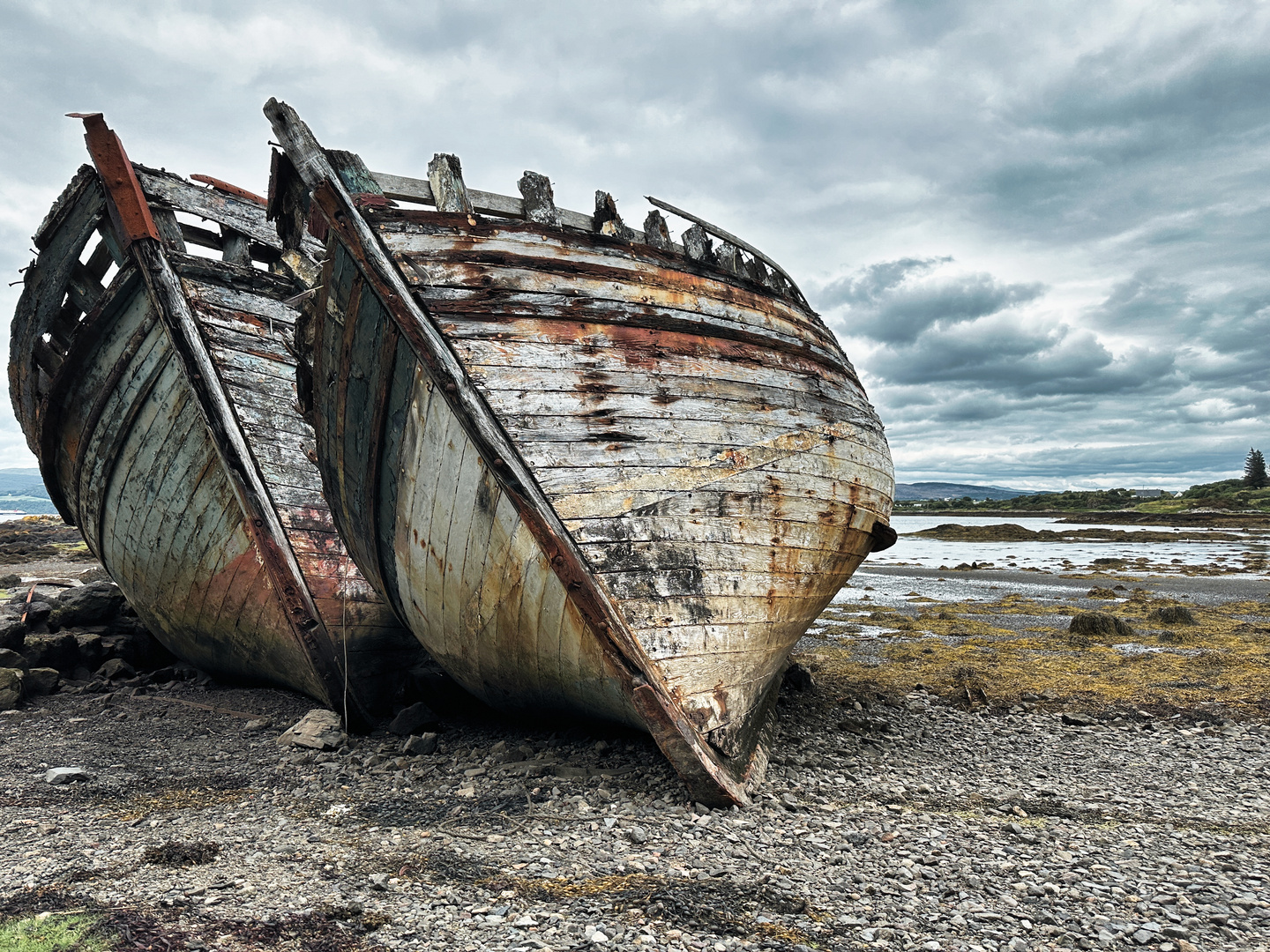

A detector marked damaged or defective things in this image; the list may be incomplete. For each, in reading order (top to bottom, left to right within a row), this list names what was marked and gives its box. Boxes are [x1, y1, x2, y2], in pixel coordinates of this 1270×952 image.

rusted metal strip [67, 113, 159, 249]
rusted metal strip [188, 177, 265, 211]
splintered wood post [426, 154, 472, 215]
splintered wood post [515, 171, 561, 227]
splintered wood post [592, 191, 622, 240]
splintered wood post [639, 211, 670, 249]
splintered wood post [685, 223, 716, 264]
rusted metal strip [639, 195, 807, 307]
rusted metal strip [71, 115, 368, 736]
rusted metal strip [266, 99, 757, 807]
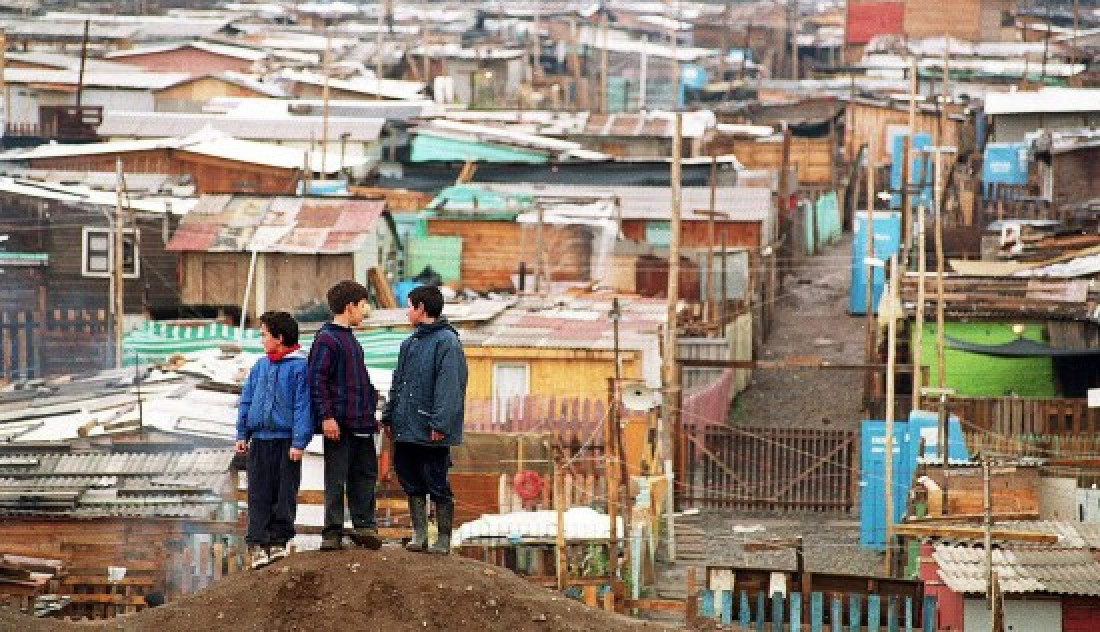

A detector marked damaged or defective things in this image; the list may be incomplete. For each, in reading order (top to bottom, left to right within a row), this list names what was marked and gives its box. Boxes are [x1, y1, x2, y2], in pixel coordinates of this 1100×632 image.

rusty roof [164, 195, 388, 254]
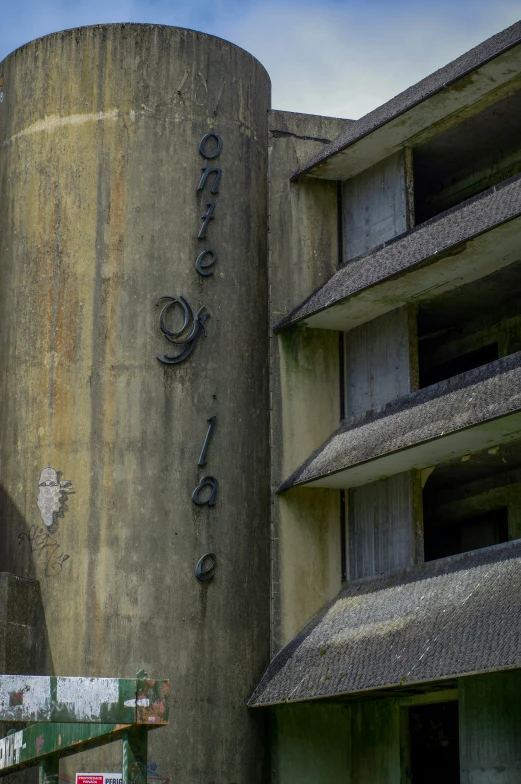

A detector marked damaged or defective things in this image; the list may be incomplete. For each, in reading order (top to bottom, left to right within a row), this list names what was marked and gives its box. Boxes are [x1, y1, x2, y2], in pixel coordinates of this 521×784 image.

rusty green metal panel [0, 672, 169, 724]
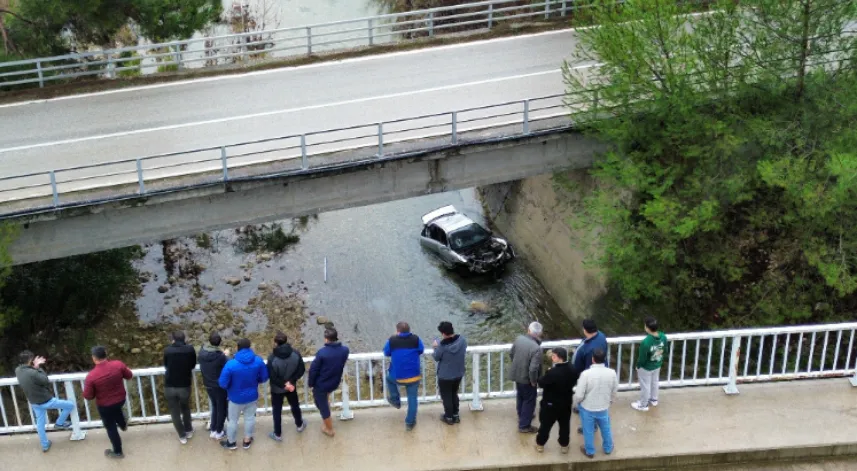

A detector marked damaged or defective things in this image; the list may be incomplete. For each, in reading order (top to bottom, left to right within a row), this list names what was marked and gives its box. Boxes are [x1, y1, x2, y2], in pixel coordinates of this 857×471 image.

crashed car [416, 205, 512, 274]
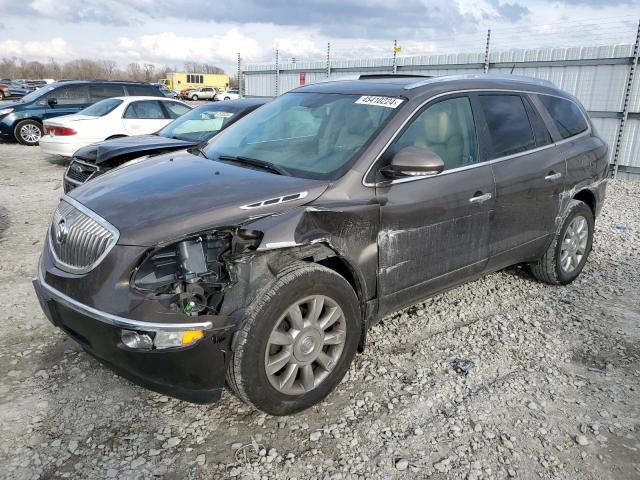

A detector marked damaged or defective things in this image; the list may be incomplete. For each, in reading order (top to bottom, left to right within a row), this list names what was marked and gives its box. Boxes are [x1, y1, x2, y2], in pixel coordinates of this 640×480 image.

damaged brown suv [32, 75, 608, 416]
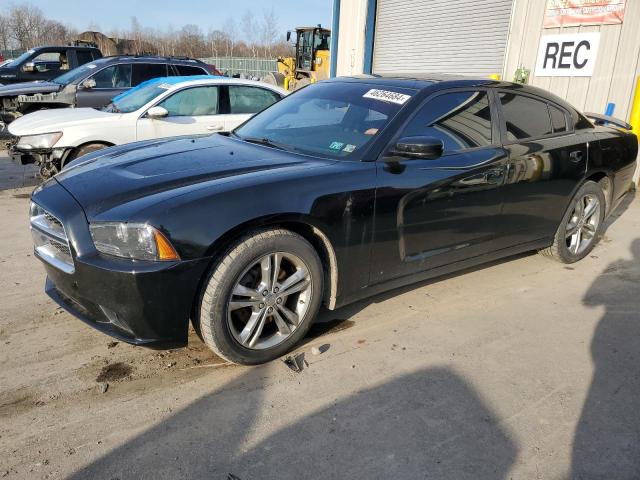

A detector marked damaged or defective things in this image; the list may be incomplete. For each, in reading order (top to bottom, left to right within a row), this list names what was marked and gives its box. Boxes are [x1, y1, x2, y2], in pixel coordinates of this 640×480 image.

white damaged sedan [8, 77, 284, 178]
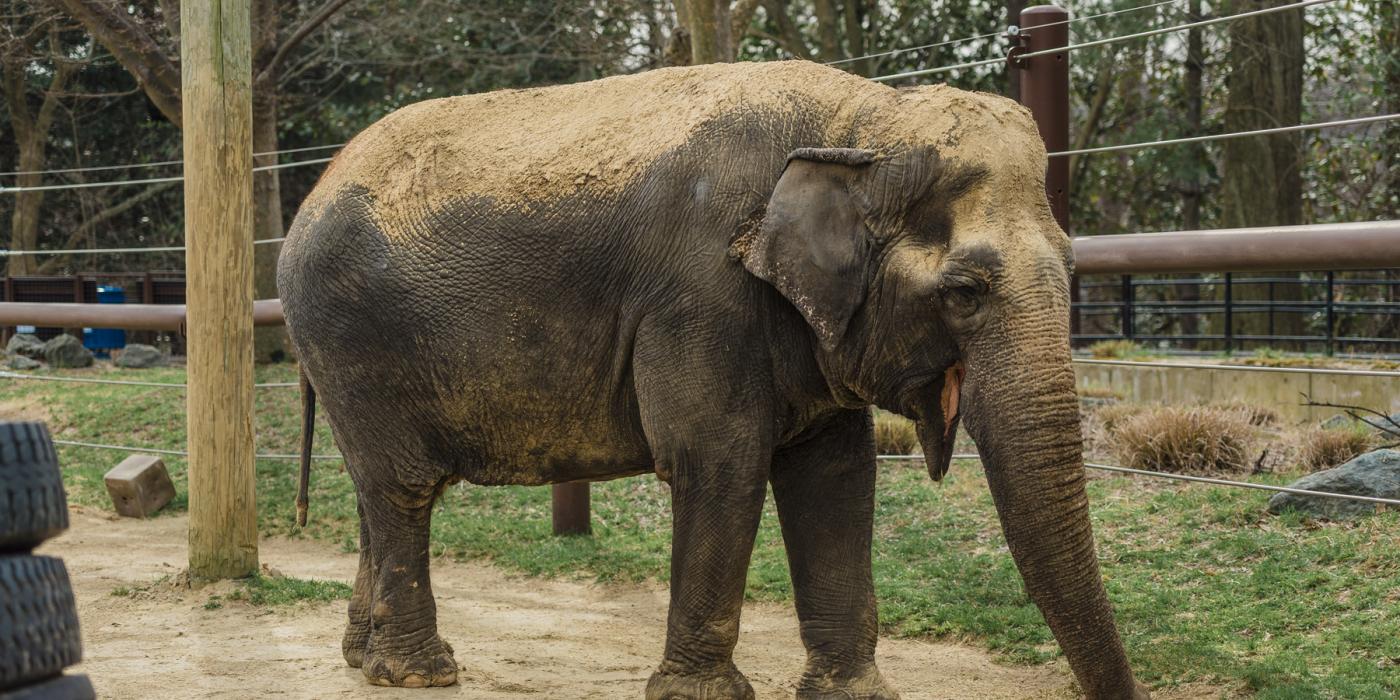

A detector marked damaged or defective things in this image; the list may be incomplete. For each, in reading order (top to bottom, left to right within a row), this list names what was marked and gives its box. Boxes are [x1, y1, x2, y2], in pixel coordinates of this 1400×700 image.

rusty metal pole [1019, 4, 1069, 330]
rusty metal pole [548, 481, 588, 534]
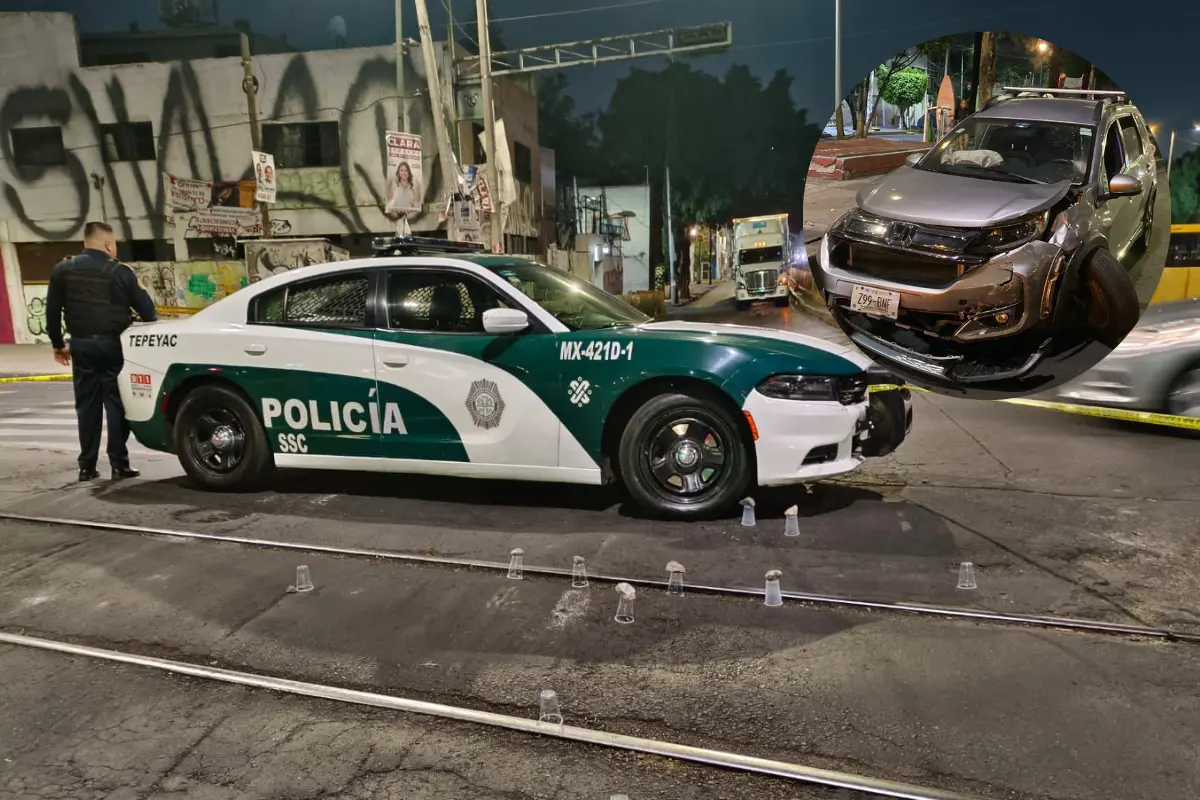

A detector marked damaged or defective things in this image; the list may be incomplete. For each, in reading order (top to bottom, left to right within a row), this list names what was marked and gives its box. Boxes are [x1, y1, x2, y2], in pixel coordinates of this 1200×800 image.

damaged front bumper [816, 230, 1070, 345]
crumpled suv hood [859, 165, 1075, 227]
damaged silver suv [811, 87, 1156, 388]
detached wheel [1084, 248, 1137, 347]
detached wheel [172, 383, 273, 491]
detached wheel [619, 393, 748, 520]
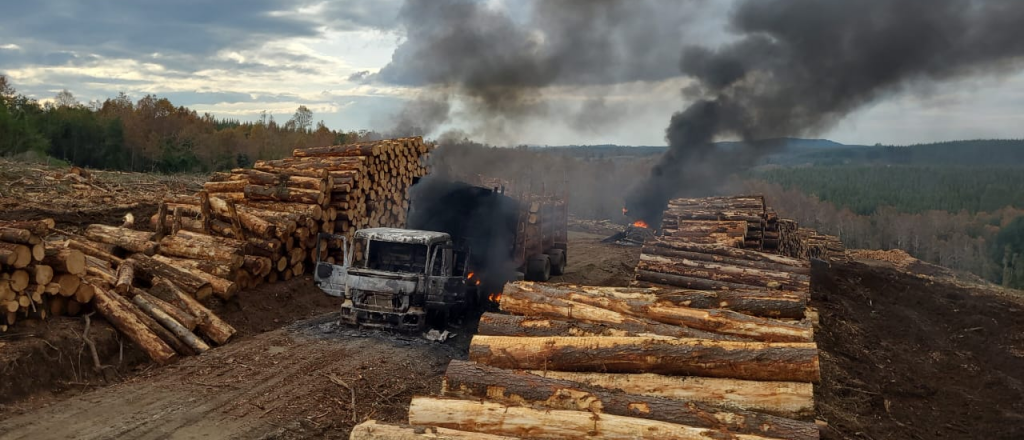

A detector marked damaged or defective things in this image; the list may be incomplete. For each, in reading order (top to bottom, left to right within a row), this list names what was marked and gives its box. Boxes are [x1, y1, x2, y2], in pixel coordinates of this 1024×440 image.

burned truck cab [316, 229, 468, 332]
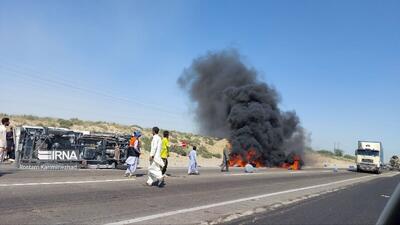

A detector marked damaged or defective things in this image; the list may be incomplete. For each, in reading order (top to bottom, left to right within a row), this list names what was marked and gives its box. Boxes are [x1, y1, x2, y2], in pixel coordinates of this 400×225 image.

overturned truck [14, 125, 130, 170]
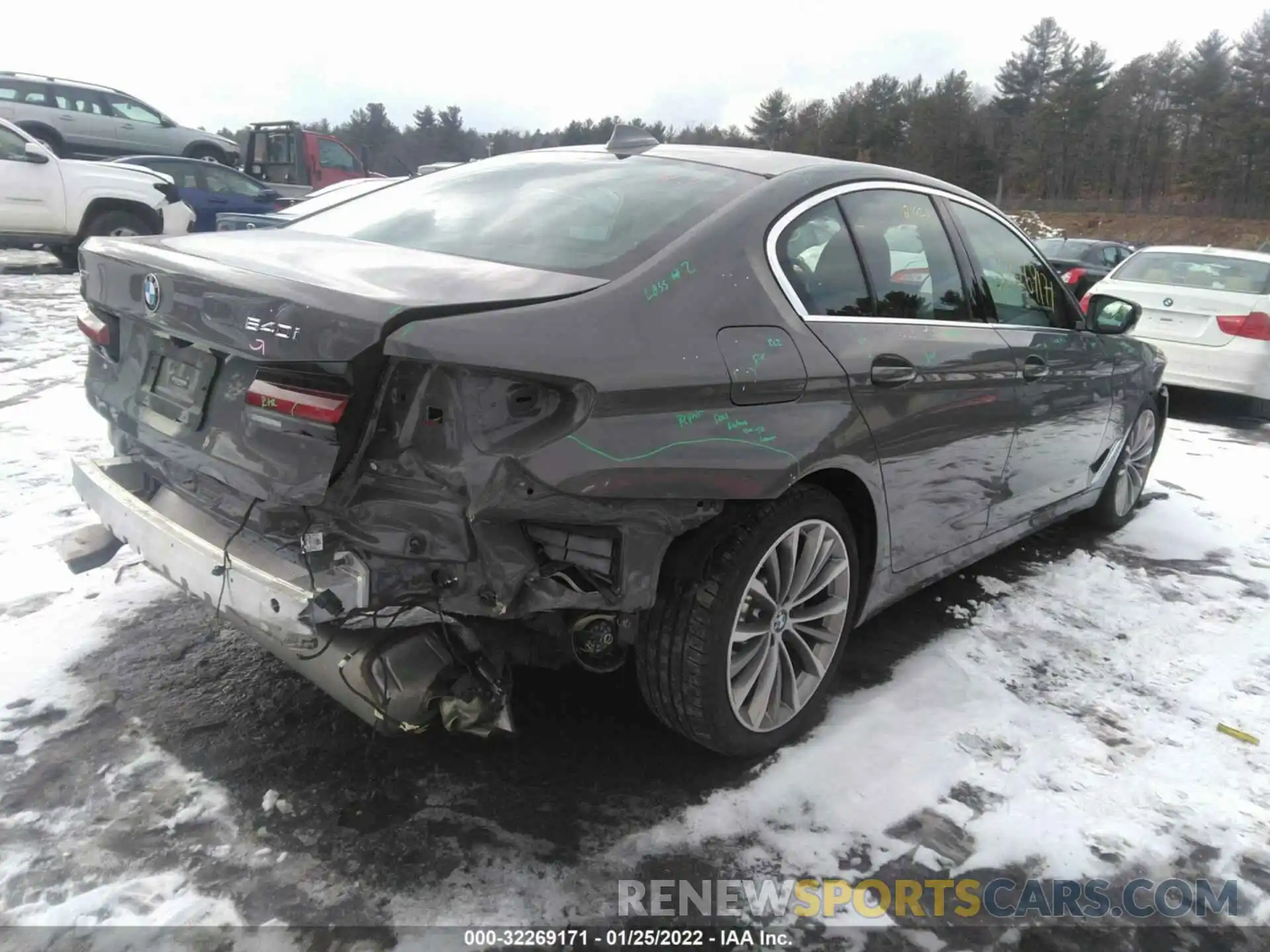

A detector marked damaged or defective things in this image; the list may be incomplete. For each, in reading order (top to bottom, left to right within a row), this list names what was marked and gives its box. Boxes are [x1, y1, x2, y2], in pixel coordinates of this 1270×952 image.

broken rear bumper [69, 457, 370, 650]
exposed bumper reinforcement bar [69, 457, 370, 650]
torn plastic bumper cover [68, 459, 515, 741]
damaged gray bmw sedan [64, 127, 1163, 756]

**PROBLEM TO WORK ON**
Repeat the material verbatim but without any of its pictures.

**EXPECTED ANSWER**
A detector marked damaged or defective things in this image; the list may be incomplete. For each, in reading order (top to bottom, left to right within a row), this list names what was marked and gives its box. Boxes are [x1, y1, x2, y2], in pixel coordinates of this 1270×952 image.

rusted metal strip [67, 113, 159, 249]
rusted metal strip [188, 177, 265, 211]
splintered wood post [426, 154, 472, 215]
splintered wood post [515, 171, 561, 227]
splintered wood post [592, 191, 622, 240]
splintered wood post [639, 211, 670, 249]
splintered wood post [685, 223, 716, 264]
rusted metal strip [639, 195, 807, 307]
rusted metal strip [71, 115, 368, 736]
rusted metal strip [266, 99, 757, 807]

A detector marked damaged or defective things in this image; the list may be incomplete. For each, in reading order (top to bottom, left to right within a row), this list names what was marked and gives its box. Boxes are [x1, y1, x2, y2], in pixel coordinates of this 1100×632 image.

rusty roof [164, 195, 388, 254]

A detector marked damaged or defective things in this image; the list may be incomplete. For each, in reading order (top to bottom, left to right within a row), this list names what was marked and gives its box. Boxes are [x1, y1, x2, y2], in pixel coordinates of this 521×784 image.

rusty green metal panel [0, 672, 169, 724]

A detector marked damaged or defective things in this image; the list may be incomplete. For each, in reading order (top to bottom, left to right within a row), this list names what was marked and gives its box. Boxes are [x1, y1, x2, y2], in pixel coordinates of this 857×471 image.

crashed car [416, 205, 512, 274]

A detector marked damaged or defective things in this image; the list may be incomplete. For each, in reading order (top to bottom, left to right within a row), this list names what was marked and gives its box. Boxes are [x1, y1, x2, y2], in pixel coordinates of this 640×480 image.

damaged brown suv [32, 75, 608, 416]

A detector marked damaged or defective things in this image; the list may be incomplete. For each, in reading order (top to bottom, left to right within a row), this list names what was marked and gives its box. Boxes are [x1, y1, x2, y2], in pixel coordinates of this 640×480 image.

white damaged sedan [8, 77, 284, 178]

A detector marked damaged or defective things in this image; the list may be incomplete. For each, in reading order (top to bottom, left to right within a row), this list names what was marked and gives its box. Boxes are [x1, y1, x2, y2], in pixel coordinates of this 1400×700 image.

rusty metal pole [1019, 4, 1069, 330]
rusty metal pole [548, 481, 588, 534]

A detector marked damaged or defective things in this image; the list may be incomplete. For each, in reading order (top to bottom, left to right within a row), this list names what was marked and gives its box. Boxes are [x1, y1, x2, y2], in pixel coordinates of this 1200×800 image.

damaged front bumper [816, 230, 1070, 345]
crumpled suv hood [859, 165, 1075, 227]
damaged silver suv [811, 87, 1156, 388]
detached wheel [1084, 248, 1137, 347]
detached wheel [172, 383, 273, 491]
detached wheel [619, 393, 748, 520]

A detector marked damaged or defective things in this image; the list may be incomplete. For each, in reading order (top to bottom, left to right within a row), this list names what was marked and gives its box. Boxes are [x1, y1, x2, y2], in pixel coordinates of this 1024×440 image.

burned truck cab [316, 229, 468, 332]

A detector marked damaged or defective things in this image; the list may be incomplete. For each, in reading order (top to bottom, left to right within a row), this list names what was marked and gives its box. Boxes are [x1, y1, x2, y2], in pixel coordinates of this 400×225 image.

overturned truck [14, 125, 130, 170]

A detector marked damaged or defective things in this image; the list may be incomplete. For each, in reading order (top to bottom, left to right within a row), this list names what was marked and gives its box. Boxes are [x1, y1, x2, y2], in pixel coordinates of this 1270×952 image.

broken rear bumper [69, 457, 370, 650]
exposed bumper reinforcement bar [69, 457, 370, 650]
torn plastic bumper cover [68, 459, 515, 741]
damaged gray bmw sedan [64, 127, 1163, 756]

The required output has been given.